NHL GMs anxiously prepare for ‘unknown’ of expansion

- BY JONAS SIEGEL

The last time the NHL had an expansion draft, Steve Yzerman was coming off a Selke trophy-winning season as captain of the Detroit Red Wings. Seventeen years have passed, and it appears general managers are still determinin­g how to best protect their rosters, even as a key deadline for the Vegas Golden Knights draft draws near. Though Yzerman, now the GM of the Tampa Bay Lightning, made a bold strike Thursday when he sent promising 23-year-old Jonathan Drouin to Montreal, he thought caution was mostly ruling the day.

“The league has been pretty quiet,” Yzerman said.

Teams have until today at 5 p.m. Atlantic to submit a list of players protected from exposure to the Golden Knights – either seven forwards, three defencemen and one goaltender or eight skaters and a goalie.

Fear of losing a valuable asset for nothing has some searching out trade options.

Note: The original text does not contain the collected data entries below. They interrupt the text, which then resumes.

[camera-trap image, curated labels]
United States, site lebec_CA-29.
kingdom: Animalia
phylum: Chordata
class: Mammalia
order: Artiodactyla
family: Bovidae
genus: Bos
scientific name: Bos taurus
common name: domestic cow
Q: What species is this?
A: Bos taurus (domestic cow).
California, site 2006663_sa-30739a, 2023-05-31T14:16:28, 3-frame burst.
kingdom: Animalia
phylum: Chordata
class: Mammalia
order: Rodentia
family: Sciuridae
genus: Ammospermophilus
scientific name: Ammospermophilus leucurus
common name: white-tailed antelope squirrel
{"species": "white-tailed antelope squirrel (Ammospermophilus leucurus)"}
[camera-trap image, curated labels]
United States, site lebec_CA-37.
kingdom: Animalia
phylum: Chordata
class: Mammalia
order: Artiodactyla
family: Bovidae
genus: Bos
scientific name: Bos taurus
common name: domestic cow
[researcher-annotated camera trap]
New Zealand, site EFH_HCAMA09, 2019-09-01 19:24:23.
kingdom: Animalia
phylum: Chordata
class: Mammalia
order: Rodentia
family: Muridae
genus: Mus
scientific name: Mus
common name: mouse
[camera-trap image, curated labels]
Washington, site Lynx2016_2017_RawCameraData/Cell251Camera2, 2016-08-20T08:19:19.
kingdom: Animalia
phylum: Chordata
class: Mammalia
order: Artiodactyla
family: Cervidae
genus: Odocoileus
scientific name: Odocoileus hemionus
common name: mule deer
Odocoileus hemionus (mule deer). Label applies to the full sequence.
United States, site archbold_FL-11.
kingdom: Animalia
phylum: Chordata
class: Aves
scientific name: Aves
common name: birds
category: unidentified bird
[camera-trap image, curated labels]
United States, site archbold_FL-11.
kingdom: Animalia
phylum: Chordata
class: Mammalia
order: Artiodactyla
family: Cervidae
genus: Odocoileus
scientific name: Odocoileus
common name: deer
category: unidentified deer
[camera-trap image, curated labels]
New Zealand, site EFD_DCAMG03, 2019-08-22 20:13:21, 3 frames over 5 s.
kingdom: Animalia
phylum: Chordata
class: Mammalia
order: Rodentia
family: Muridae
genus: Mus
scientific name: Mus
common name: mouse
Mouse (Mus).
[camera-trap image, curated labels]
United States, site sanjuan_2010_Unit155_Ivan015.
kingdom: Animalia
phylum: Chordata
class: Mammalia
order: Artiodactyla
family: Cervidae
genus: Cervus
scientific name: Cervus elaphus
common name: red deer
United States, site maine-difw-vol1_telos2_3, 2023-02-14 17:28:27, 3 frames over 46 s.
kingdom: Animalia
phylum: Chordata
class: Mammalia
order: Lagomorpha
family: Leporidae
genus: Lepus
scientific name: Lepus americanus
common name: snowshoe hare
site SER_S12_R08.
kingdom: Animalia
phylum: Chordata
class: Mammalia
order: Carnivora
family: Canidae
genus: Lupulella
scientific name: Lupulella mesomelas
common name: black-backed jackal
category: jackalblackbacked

“We have an idea of who we’re going to protect, but I’m not going to let anybody know what those players are because we’re still talking to different teams and we still might make a move,” Canucks GM Jim Benning said.

“Nothing’s set in stone until Saturday at 5 o’clock Eastern when we have to submit the list.”

In trading away Drouin, the Lightning opened up one more space on their protection list, which might mean 24-year-old centre Vladislav Namestniko­v will remain in Tampa.

“It’s a part of the reason we like this trade,” Yzerman said of the deal, which netted Mikhail Sergachev, a defensive prospect with high upside and is exempt from exposure to Vegas.

“We were able to acquire a player that we do not have to protect and it gives us a little more clarity there.”

Still, wariness lingers for the domino effect of trading a player who might be picked by Vegas simply to gain an asset. “The problem in that is you’re going to lost one player no matter what right,” Benning said.

“So if you have five defencemen, say, and you can only protect three – so you trade one defenceman off for a draft pick or young assets and then you’re going to lose another defenceman to Las Vegas and then all of a sudden, you’re two D down, you know what I mean?

“So you’re better off just taking your lumps, know you’re going to lose a player and just move on.”

Such a reality confronts squads with deep defence cores like Minnesota and Anaheim. With too many quality defenders to protect, both have been reportedly seeking trades.

While scooping up a potential star in Drouin, the Canadiens will likely lose a better asset to Vegas – perhaps Paul Byron or Charles Hudon – in addition to Sergachev and a conditiona­l second rounder in 2018.

“We gave up a lot but I’m convinced we got back a big piece,” Habs GM Marc Bergevin said.